Protein–protein cross-linking map and localization on the C-terminal domain of Prp43. (A) MS1 and MS2 spectra of cross-linked K60 in LTKTYGIGAK [Ntr1(1–120)] to K746 in IKEKVDR (Prp43). MS1 spectrum shows the isotopic envelope of the quadruply charged cross-linked peptide pair. The MS2 spectrum, zoomed in the region of 0–900 m/z for clarity, depicts the identified peptide fragments. (B) Cross-linking map depicts both intramolecular and intermolecular cross-links identified in Prp43-Ntr1(1–120). Dark green areas indicate regions not solved in the crystal structure. Both BS3 and BS2G cross-links are represented, with a full line for a cross-link identified in both, and differently dashed lines for those cross-links identified only with one particular cross-linker.
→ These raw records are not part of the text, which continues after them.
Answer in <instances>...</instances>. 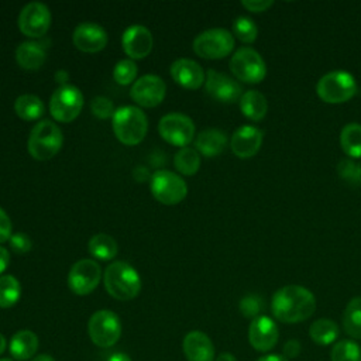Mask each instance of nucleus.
Wrapping results in <instances>:
<instances>
[{
	"instance_id": "nucleus-1",
	"label": "nucleus",
	"mask_w": 361,
	"mask_h": 361,
	"mask_svg": "<svg viewBox=\"0 0 361 361\" xmlns=\"http://www.w3.org/2000/svg\"><path fill=\"white\" fill-rule=\"evenodd\" d=\"M272 314L282 323H299L309 319L316 309L313 293L299 285L278 289L271 302Z\"/></svg>"
},
{
	"instance_id": "nucleus-2",
	"label": "nucleus",
	"mask_w": 361,
	"mask_h": 361,
	"mask_svg": "<svg viewBox=\"0 0 361 361\" xmlns=\"http://www.w3.org/2000/svg\"><path fill=\"white\" fill-rule=\"evenodd\" d=\"M106 290L118 300H131L141 290V278L134 267L123 261L111 262L103 275Z\"/></svg>"
},
{
	"instance_id": "nucleus-3",
	"label": "nucleus",
	"mask_w": 361,
	"mask_h": 361,
	"mask_svg": "<svg viewBox=\"0 0 361 361\" xmlns=\"http://www.w3.org/2000/svg\"><path fill=\"white\" fill-rule=\"evenodd\" d=\"M113 131L117 140L126 145L140 144L148 130L144 111L135 106H123L113 114Z\"/></svg>"
},
{
	"instance_id": "nucleus-4",
	"label": "nucleus",
	"mask_w": 361,
	"mask_h": 361,
	"mask_svg": "<svg viewBox=\"0 0 361 361\" xmlns=\"http://www.w3.org/2000/svg\"><path fill=\"white\" fill-rule=\"evenodd\" d=\"M63 135L61 128L51 120H41L32 127L27 148L34 159L47 161L61 149Z\"/></svg>"
},
{
	"instance_id": "nucleus-5",
	"label": "nucleus",
	"mask_w": 361,
	"mask_h": 361,
	"mask_svg": "<svg viewBox=\"0 0 361 361\" xmlns=\"http://www.w3.org/2000/svg\"><path fill=\"white\" fill-rule=\"evenodd\" d=\"M316 92L323 102L337 104L353 99L358 92V85L351 73L345 71H333L319 79Z\"/></svg>"
},
{
	"instance_id": "nucleus-6",
	"label": "nucleus",
	"mask_w": 361,
	"mask_h": 361,
	"mask_svg": "<svg viewBox=\"0 0 361 361\" xmlns=\"http://www.w3.org/2000/svg\"><path fill=\"white\" fill-rule=\"evenodd\" d=\"M149 189L152 196L164 204H176L188 195L186 182L175 172L159 169L152 173L149 179Z\"/></svg>"
},
{
	"instance_id": "nucleus-7",
	"label": "nucleus",
	"mask_w": 361,
	"mask_h": 361,
	"mask_svg": "<svg viewBox=\"0 0 361 361\" xmlns=\"http://www.w3.org/2000/svg\"><path fill=\"white\" fill-rule=\"evenodd\" d=\"M234 48V37L224 28H210L193 39V51L204 59H221Z\"/></svg>"
},
{
	"instance_id": "nucleus-8",
	"label": "nucleus",
	"mask_w": 361,
	"mask_h": 361,
	"mask_svg": "<svg viewBox=\"0 0 361 361\" xmlns=\"http://www.w3.org/2000/svg\"><path fill=\"white\" fill-rule=\"evenodd\" d=\"M83 107V94L73 85H62L54 90L49 99L52 117L61 123L75 120Z\"/></svg>"
},
{
	"instance_id": "nucleus-9",
	"label": "nucleus",
	"mask_w": 361,
	"mask_h": 361,
	"mask_svg": "<svg viewBox=\"0 0 361 361\" xmlns=\"http://www.w3.org/2000/svg\"><path fill=\"white\" fill-rule=\"evenodd\" d=\"M90 340L99 347L114 345L121 336V323L118 316L111 310L94 312L87 323Z\"/></svg>"
},
{
	"instance_id": "nucleus-10",
	"label": "nucleus",
	"mask_w": 361,
	"mask_h": 361,
	"mask_svg": "<svg viewBox=\"0 0 361 361\" xmlns=\"http://www.w3.org/2000/svg\"><path fill=\"white\" fill-rule=\"evenodd\" d=\"M233 75L245 83H259L267 75V66L261 55L248 47H243L234 52L230 61Z\"/></svg>"
},
{
	"instance_id": "nucleus-11",
	"label": "nucleus",
	"mask_w": 361,
	"mask_h": 361,
	"mask_svg": "<svg viewBox=\"0 0 361 361\" xmlns=\"http://www.w3.org/2000/svg\"><path fill=\"white\" fill-rule=\"evenodd\" d=\"M159 135L169 144L186 147L195 135V124L190 117L182 113H168L158 123Z\"/></svg>"
},
{
	"instance_id": "nucleus-12",
	"label": "nucleus",
	"mask_w": 361,
	"mask_h": 361,
	"mask_svg": "<svg viewBox=\"0 0 361 361\" xmlns=\"http://www.w3.org/2000/svg\"><path fill=\"white\" fill-rule=\"evenodd\" d=\"M102 278L100 265L94 259H79L76 261L68 275L69 289L76 295H89L96 289Z\"/></svg>"
},
{
	"instance_id": "nucleus-13",
	"label": "nucleus",
	"mask_w": 361,
	"mask_h": 361,
	"mask_svg": "<svg viewBox=\"0 0 361 361\" xmlns=\"http://www.w3.org/2000/svg\"><path fill=\"white\" fill-rule=\"evenodd\" d=\"M51 25V11L44 3L31 1L23 7L18 16L20 31L31 38H39L47 34Z\"/></svg>"
},
{
	"instance_id": "nucleus-14",
	"label": "nucleus",
	"mask_w": 361,
	"mask_h": 361,
	"mask_svg": "<svg viewBox=\"0 0 361 361\" xmlns=\"http://www.w3.org/2000/svg\"><path fill=\"white\" fill-rule=\"evenodd\" d=\"M165 89V82L158 75L148 73L134 82L130 96L141 107H155L164 100Z\"/></svg>"
},
{
	"instance_id": "nucleus-15",
	"label": "nucleus",
	"mask_w": 361,
	"mask_h": 361,
	"mask_svg": "<svg viewBox=\"0 0 361 361\" xmlns=\"http://www.w3.org/2000/svg\"><path fill=\"white\" fill-rule=\"evenodd\" d=\"M204 89L209 96L223 103H234L241 99L243 89L233 78L217 71H207Z\"/></svg>"
},
{
	"instance_id": "nucleus-16",
	"label": "nucleus",
	"mask_w": 361,
	"mask_h": 361,
	"mask_svg": "<svg viewBox=\"0 0 361 361\" xmlns=\"http://www.w3.org/2000/svg\"><path fill=\"white\" fill-rule=\"evenodd\" d=\"M278 327L268 316H258L250 323L248 341L257 351H269L278 343Z\"/></svg>"
},
{
	"instance_id": "nucleus-17",
	"label": "nucleus",
	"mask_w": 361,
	"mask_h": 361,
	"mask_svg": "<svg viewBox=\"0 0 361 361\" xmlns=\"http://www.w3.org/2000/svg\"><path fill=\"white\" fill-rule=\"evenodd\" d=\"M121 44L130 59H142L151 52L154 39L151 31L147 27L134 24L126 28L123 32Z\"/></svg>"
},
{
	"instance_id": "nucleus-18",
	"label": "nucleus",
	"mask_w": 361,
	"mask_h": 361,
	"mask_svg": "<svg viewBox=\"0 0 361 361\" xmlns=\"http://www.w3.org/2000/svg\"><path fill=\"white\" fill-rule=\"evenodd\" d=\"M72 41L78 49L93 54L102 51L107 45V32L102 25L86 21L75 28Z\"/></svg>"
},
{
	"instance_id": "nucleus-19",
	"label": "nucleus",
	"mask_w": 361,
	"mask_h": 361,
	"mask_svg": "<svg viewBox=\"0 0 361 361\" xmlns=\"http://www.w3.org/2000/svg\"><path fill=\"white\" fill-rule=\"evenodd\" d=\"M262 144V131L254 126H243L231 135V151L238 158L254 157Z\"/></svg>"
},
{
	"instance_id": "nucleus-20",
	"label": "nucleus",
	"mask_w": 361,
	"mask_h": 361,
	"mask_svg": "<svg viewBox=\"0 0 361 361\" xmlns=\"http://www.w3.org/2000/svg\"><path fill=\"white\" fill-rule=\"evenodd\" d=\"M171 76L182 87L195 90L199 89L206 80L202 66L188 58H179L171 65Z\"/></svg>"
},
{
	"instance_id": "nucleus-21",
	"label": "nucleus",
	"mask_w": 361,
	"mask_h": 361,
	"mask_svg": "<svg viewBox=\"0 0 361 361\" xmlns=\"http://www.w3.org/2000/svg\"><path fill=\"white\" fill-rule=\"evenodd\" d=\"M183 354L188 361H213L214 347L207 334L199 330L189 331L182 343Z\"/></svg>"
},
{
	"instance_id": "nucleus-22",
	"label": "nucleus",
	"mask_w": 361,
	"mask_h": 361,
	"mask_svg": "<svg viewBox=\"0 0 361 361\" xmlns=\"http://www.w3.org/2000/svg\"><path fill=\"white\" fill-rule=\"evenodd\" d=\"M45 49L39 42L24 41L16 49L17 63L27 71H37L45 62Z\"/></svg>"
},
{
	"instance_id": "nucleus-23",
	"label": "nucleus",
	"mask_w": 361,
	"mask_h": 361,
	"mask_svg": "<svg viewBox=\"0 0 361 361\" xmlns=\"http://www.w3.org/2000/svg\"><path fill=\"white\" fill-rule=\"evenodd\" d=\"M38 337L31 330H20L10 340V354L18 361L32 358L38 350Z\"/></svg>"
},
{
	"instance_id": "nucleus-24",
	"label": "nucleus",
	"mask_w": 361,
	"mask_h": 361,
	"mask_svg": "<svg viewBox=\"0 0 361 361\" xmlns=\"http://www.w3.org/2000/svg\"><path fill=\"white\" fill-rule=\"evenodd\" d=\"M227 145V137L221 130L207 128L199 133L195 147L196 151L203 154L204 157H216L224 151Z\"/></svg>"
},
{
	"instance_id": "nucleus-25",
	"label": "nucleus",
	"mask_w": 361,
	"mask_h": 361,
	"mask_svg": "<svg viewBox=\"0 0 361 361\" xmlns=\"http://www.w3.org/2000/svg\"><path fill=\"white\" fill-rule=\"evenodd\" d=\"M240 109L247 118L252 121H259L265 117L268 111V103L264 94L258 90H247L240 99Z\"/></svg>"
},
{
	"instance_id": "nucleus-26",
	"label": "nucleus",
	"mask_w": 361,
	"mask_h": 361,
	"mask_svg": "<svg viewBox=\"0 0 361 361\" xmlns=\"http://www.w3.org/2000/svg\"><path fill=\"white\" fill-rule=\"evenodd\" d=\"M14 111L16 114L27 121H32L39 118L44 111V103L42 100L35 94H21L14 102Z\"/></svg>"
},
{
	"instance_id": "nucleus-27",
	"label": "nucleus",
	"mask_w": 361,
	"mask_h": 361,
	"mask_svg": "<svg viewBox=\"0 0 361 361\" xmlns=\"http://www.w3.org/2000/svg\"><path fill=\"white\" fill-rule=\"evenodd\" d=\"M89 252L92 254V257L100 259V261H109L113 259L118 251L117 243L116 240L104 233H99L94 234L87 244Z\"/></svg>"
},
{
	"instance_id": "nucleus-28",
	"label": "nucleus",
	"mask_w": 361,
	"mask_h": 361,
	"mask_svg": "<svg viewBox=\"0 0 361 361\" xmlns=\"http://www.w3.org/2000/svg\"><path fill=\"white\" fill-rule=\"evenodd\" d=\"M340 145L347 157L361 158V124H345L340 134Z\"/></svg>"
},
{
	"instance_id": "nucleus-29",
	"label": "nucleus",
	"mask_w": 361,
	"mask_h": 361,
	"mask_svg": "<svg viewBox=\"0 0 361 361\" xmlns=\"http://www.w3.org/2000/svg\"><path fill=\"white\" fill-rule=\"evenodd\" d=\"M338 326L331 319H317L312 323L309 329L310 338L319 345H327L337 340L338 337Z\"/></svg>"
},
{
	"instance_id": "nucleus-30",
	"label": "nucleus",
	"mask_w": 361,
	"mask_h": 361,
	"mask_svg": "<svg viewBox=\"0 0 361 361\" xmlns=\"http://www.w3.org/2000/svg\"><path fill=\"white\" fill-rule=\"evenodd\" d=\"M343 326L348 336L361 338V298H353L343 313Z\"/></svg>"
},
{
	"instance_id": "nucleus-31",
	"label": "nucleus",
	"mask_w": 361,
	"mask_h": 361,
	"mask_svg": "<svg viewBox=\"0 0 361 361\" xmlns=\"http://www.w3.org/2000/svg\"><path fill=\"white\" fill-rule=\"evenodd\" d=\"M173 164L175 168L182 173V175H195L200 166V157L199 152L195 148L190 147H183L180 148L175 157H173Z\"/></svg>"
},
{
	"instance_id": "nucleus-32",
	"label": "nucleus",
	"mask_w": 361,
	"mask_h": 361,
	"mask_svg": "<svg viewBox=\"0 0 361 361\" xmlns=\"http://www.w3.org/2000/svg\"><path fill=\"white\" fill-rule=\"evenodd\" d=\"M21 295V286L13 275L0 276V307L7 309L14 306Z\"/></svg>"
},
{
	"instance_id": "nucleus-33",
	"label": "nucleus",
	"mask_w": 361,
	"mask_h": 361,
	"mask_svg": "<svg viewBox=\"0 0 361 361\" xmlns=\"http://www.w3.org/2000/svg\"><path fill=\"white\" fill-rule=\"evenodd\" d=\"M331 361H361V348L353 340H340L331 348Z\"/></svg>"
},
{
	"instance_id": "nucleus-34",
	"label": "nucleus",
	"mask_w": 361,
	"mask_h": 361,
	"mask_svg": "<svg viewBox=\"0 0 361 361\" xmlns=\"http://www.w3.org/2000/svg\"><path fill=\"white\" fill-rule=\"evenodd\" d=\"M233 34L244 44H251L257 39L258 27L257 24L245 16L237 17L233 23Z\"/></svg>"
},
{
	"instance_id": "nucleus-35",
	"label": "nucleus",
	"mask_w": 361,
	"mask_h": 361,
	"mask_svg": "<svg viewBox=\"0 0 361 361\" xmlns=\"http://www.w3.org/2000/svg\"><path fill=\"white\" fill-rule=\"evenodd\" d=\"M338 175L350 185H361V164L353 161L351 158H344L337 164Z\"/></svg>"
},
{
	"instance_id": "nucleus-36",
	"label": "nucleus",
	"mask_w": 361,
	"mask_h": 361,
	"mask_svg": "<svg viewBox=\"0 0 361 361\" xmlns=\"http://www.w3.org/2000/svg\"><path fill=\"white\" fill-rule=\"evenodd\" d=\"M113 78L118 85H130L137 78V65L133 59H121L113 69Z\"/></svg>"
},
{
	"instance_id": "nucleus-37",
	"label": "nucleus",
	"mask_w": 361,
	"mask_h": 361,
	"mask_svg": "<svg viewBox=\"0 0 361 361\" xmlns=\"http://www.w3.org/2000/svg\"><path fill=\"white\" fill-rule=\"evenodd\" d=\"M262 309V299L258 295H247L240 300V312L250 319H255L259 316Z\"/></svg>"
},
{
	"instance_id": "nucleus-38",
	"label": "nucleus",
	"mask_w": 361,
	"mask_h": 361,
	"mask_svg": "<svg viewBox=\"0 0 361 361\" xmlns=\"http://www.w3.org/2000/svg\"><path fill=\"white\" fill-rule=\"evenodd\" d=\"M92 113L99 118H109L114 114V104L110 99L104 96H96L90 103Z\"/></svg>"
},
{
	"instance_id": "nucleus-39",
	"label": "nucleus",
	"mask_w": 361,
	"mask_h": 361,
	"mask_svg": "<svg viewBox=\"0 0 361 361\" xmlns=\"http://www.w3.org/2000/svg\"><path fill=\"white\" fill-rule=\"evenodd\" d=\"M8 244L13 248V251H16L17 254L28 252L31 250V245H32L31 238L25 233H14V234H11V237L8 240Z\"/></svg>"
},
{
	"instance_id": "nucleus-40",
	"label": "nucleus",
	"mask_w": 361,
	"mask_h": 361,
	"mask_svg": "<svg viewBox=\"0 0 361 361\" xmlns=\"http://www.w3.org/2000/svg\"><path fill=\"white\" fill-rule=\"evenodd\" d=\"M11 237V220L8 214L0 207V243L10 240Z\"/></svg>"
},
{
	"instance_id": "nucleus-41",
	"label": "nucleus",
	"mask_w": 361,
	"mask_h": 361,
	"mask_svg": "<svg viewBox=\"0 0 361 361\" xmlns=\"http://www.w3.org/2000/svg\"><path fill=\"white\" fill-rule=\"evenodd\" d=\"M241 4L248 11L261 13V11H265L267 8H269L274 3L271 0H244V1H241Z\"/></svg>"
},
{
	"instance_id": "nucleus-42",
	"label": "nucleus",
	"mask_w": 361,
	"mask_h": 361,
	"mask_svg": "<svg viewBox=\"0 0 361 361\" xmlns=\"http://www.w3.org/2000/svg\"><path fill=\"white\" fill-rule=\"evenodd\" d=\"M300 343L298 340H288L283 345V357L285 358H295L300 354Z\"/></svg>"
},
{
	"instance_id": "nucleus-43",
	"label": "nucleus",
	"mask_w": 361,
	"mask_h": 361,
	"mask_svg": "<svg viewBox=\"0 0 361 361\" xmlns=\"http://www.w3.org/2000/svg\"><path fill=\"white\" fill-rule=\"evenodd\" d=\"M8 262H10V252L4 247H0V274H3L7 269Z\"/></svg>"
},
{
	"instance_id": "nucleus-44",
	"label": "nucleus",
	"mask_w": 361,
	"mask_h": 361,
	"mask_svg": "<svg viewBox=\"0 0 361 361\" xmlns=\"http://www.w3.org/2000/svg\"><path fill=\"white\" fill-rule=\"evenodd\" d=\"M134 178H135V180H138V182L145 180V179L148 178V171H147V168H144V166H137V168L134 169Z\"/></svg>"
},
{
	"instance_id": "nucleus-45",
	"label": "nucleus",
	"mask_w": 361,
	"mask_h": 361,
	"mask_svg": "<svg viewBox=\"0 0 361 361\" xmlns=\"http://www.w3.org/2000/svg\"><path fill=\"white\" fill-rule=\"evenodd\" d=\"M257 361H289V360L279 354H267V355L259 357Z\"/></svg>"
},
{
	"instance_id": "nucleus-46",
	"label": "nucleus",
	"mask_w": 361,
	"mask_h": 361,
	"mask_svg": "<svg viewBox=\"0 0 361 361\" xmlns=\"http://www.w3.org/2000/svg\"><path fill=\"white\" fill-rule=\"evenodd\" d=\"M68 79H69V73H68L65 69H59V71L55 72V80H56L58 83H61V86L65 85V82H66Z\"/></svg>"
},
{
	"instance_id": "nucleus-47",
	"label": "nucleus",
	"mask_w": 361,
	"mask_h": 361,
	"mask_svg": "<svg viewBox=\"0 0 361 361\" xmlns=\"http://www.w3.org/2000/svg\"><path fill=\"white\" fill-rule=\"evenodd\" d=\"M107 361H131V358L124 353H114L107 358Z\"/></svg>"
},
{
	"instance_id": "nucleus-48",
	"label": "nucleus",
	"mask_w": 361,
	"mask_h": 361,
	"mask_svg": "<svg viewBox=\"0 0 361 361\" xmlns=\"http://www.w3.org/2000/svg\"><path fill=\"white\" fill-rule=\"evenodd\" d=\"M214 361H237L231 353H221Z\"/></svg>"
},
{
	"instance_id": "nucleus-49",
	"label": "nucleus",
	"mask_w": 361,
	"mask_h": 361,
	"mask_svg": "<svg viewBox=\"0 0 361 361\" xmlns=\"http://www.w3.org/2000/svg\"><path fill=\"white\" fill-rule=\"evenodd\" d=\"M31 361H55V360H54V357L49 355V354H38V355H35Z\"/></svg>"
},
{
	"instance_id": "nucleus-50",
	"label": "nucleus",
	"mask_w": 361,
	"mask_h": 361,
	"mask_svg": "<svg viewBox=\"0 0 361 361\" xmlns=\"http://www.w3.org/2000/svg\"><path fill=\"white\" fill-rule=\"evenodd\" d=\"M6 347H7V341H6V338H4V336L0 333V355L4 353V350H6Z\"/></svg>"
},
{
	"instance_id": "nucleus-51",
	"label": "nucleus",
	"mask_w": 361,
	"mask_h": 361,
	"mask_svg": "<svg viewBox=\"0 0 361 361\" xmlns=\"http://www.w3.org/2000/svg\"><path fill=\"white\" fill-rule=\"evenodd\" d=\"M0 361H13V360H10V358H0Z\"/></svg>"
}]
</instances>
Both cross-linkers, despite not fully overlapping, aim at the same cross-linked regions: the very C-terminal region of Prp43 and the beginning of the G-patch motif of Ntr1. (C) Localization of Prp43 cross-linked residues, and rotated surface representation. Residues cross-linked to Ntr1 are depicted in black, and the residues in the N-terminal domain determined to be protected in the footprinting studies are in blue.